Sometimes it makes sense. But in other cases, this approach puts unnecessary stress on Capillaries daemons, which are asked to process nodes that are not ready yet. You can call it message pollution - the same message has to be retried again and again until the node it targets becomes ready for processing.
Let's see how bad this pollution can get and what we can do about it.
Consider this Portfolio integration test, where all nodes are handled in a single run:
The CPU load chart shows a pattern like this - some daemon instances are less loaded than their peers. Ideally, we would expect CPU load to be evenly distributed across all instances. This imbalance occurs when daemon instances, instead of performing actual data processing, spend time pulling messages from the queue only to discover that they have arrived too early and must be returned to the queue:
If you are new to Capillaries CPU load charts, start with the ARK portfolio performance calculation at (slightly bigger) scale blog post. It explains what the different sections of the chart represent: loading data, joins, Python calculations, and producing summaries.
For reference, the Prometheus legend for the chart above is as follows: Cassandra instances have IP addresses ending in 11, 12, 13, and 14; Capillaries instances end in 101, 102, 103, and 104; localhost is the bastion instance.

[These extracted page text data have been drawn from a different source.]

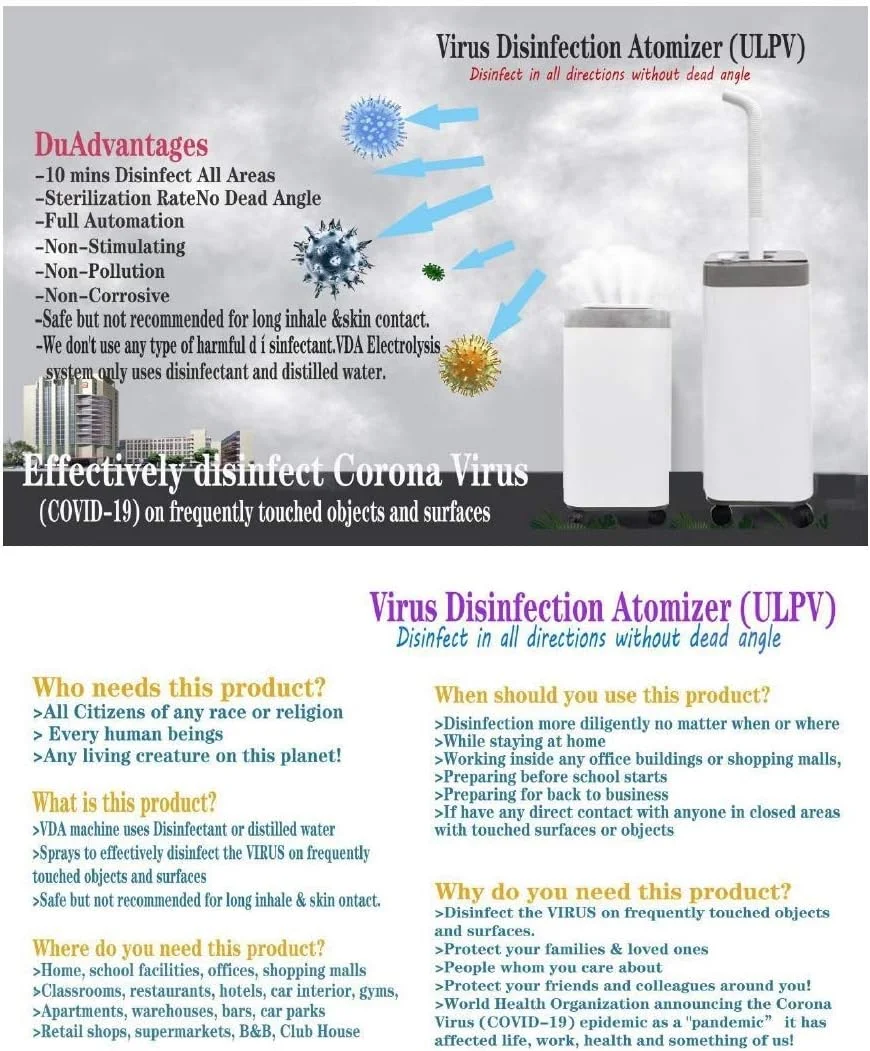 Virus Disinfection Atomizer (ULPV)
Disinfect in all directions without dead angle

DuAdvantages
-10 mins Disinfect All Areas
-Sterilization RateNo Dead Angle
-Full Automation
-Non-Stimulating
-Non-Pollution
-Non-Corrosive
-Safe but not recommended for long inhale &skin contact.
-We don't use any type of harmful d í sinfectant.VDA Electrolysis system only uses disinfectant and distilled water.

Effectively disinfect Corona Virus
(COVID-19) on frequently touched objects and surfaces

Virus Disinfection Atomizer (ULPV)
Disinfect in all directions without dead angle

Who needs this product?
>All Citizens of any race or religion
> Every human beings
>Any living creature on this planet!

What is this product?
>VDA machine uses Disinfectant or distilled water
>Sprays to effectively disinfect the VIRUS on frequently touched objects and surfaces
>Safe but not recommended for long inhale & skin ontact.

Where do you need this product?
>Home, school facilities, offices, shopping malls
>Classrooms, restaurants, hotels, car interior, gyms,
>Apartments, warehouses, bars, car parks
>Retail shops, supermarkets, B&B, Club House

When should you use this product?
>Disinfection more diligently no matter when or where
>While staying at home
>Working inside any office buildings or shopping malls,
>Preparing before school starts
>Preparing for back to business
>If have any direct contact with anyone in closed areas with touched surfaces or objects

Why do you need this product?
>Disinfect the VIRUS on frequently touched objects and surfaces.
>Protect your families & loved ones
>People whom you care about
>Protect your friends and colleagues around you!
>World Health Organization announcing the Corona Virus (COVID-19) epidemic as a "pandemic" it has affected life, work, health and something of us!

The chart below shows that, at each processing stage (a colored layer in the diagram), daemon instances receive two kinds of messages from the queue:
The red circles on the CPU chart above highlight places where 1,682 premature messages interfere with 1,051 relevant messages while Capillaries processes the "01_*"" nodes. Later, 122 premature messages interfere with 500 relevant messages as Capillaries finishes processing the "04_calc_account_period_perf" node.
The pattern is clear: one unlucky daemon instance pulls a long sequence of premature messages, spends time analyzing them and returning them to the queue, and only then receives the next relevant message. These premature messages create unnecessary overhead and slow down script execution.
Let's split the script node layers into four separate runs:
The overall execution time is now 465 + 279 + 157 + 44 = 945 seconds, compared to 1,025 seconds before - a promising improvement. The CPU load is also perfectly uniform across all daemon instances:
And here is the new message breakdown: relevant versus premature messages:
There is no longer any evidence of premature messages interfering with relevant ones.
Capillaries cannot rely on daemon instances to generate messages for the next processing stage because those instances can fail at any time. Creating all messages for a run in a single step (via the API call or Toolbelt) and letting the message queue handle retries is both simpler and more reliable than implementing a complex orchestration mechanism that manages the lifecycle of every message individually.
Consider this a design trade-off.
With AMQP, no.
However, we can implement a custom message queue that is smarter than a generic AMQP broker. Capillaries includes an experimental message queue broker called CapiMQ.
CapiMQ understands the internal structure of Capillaries messages - a luxury that standard message brokers do not have. When a message is returned to the queue because its target node is not yet ready, CapiMQ moves all messages for that node to the end of the queue.
As of June 2026, CapiMQ is still an experimental component and is not production-ready.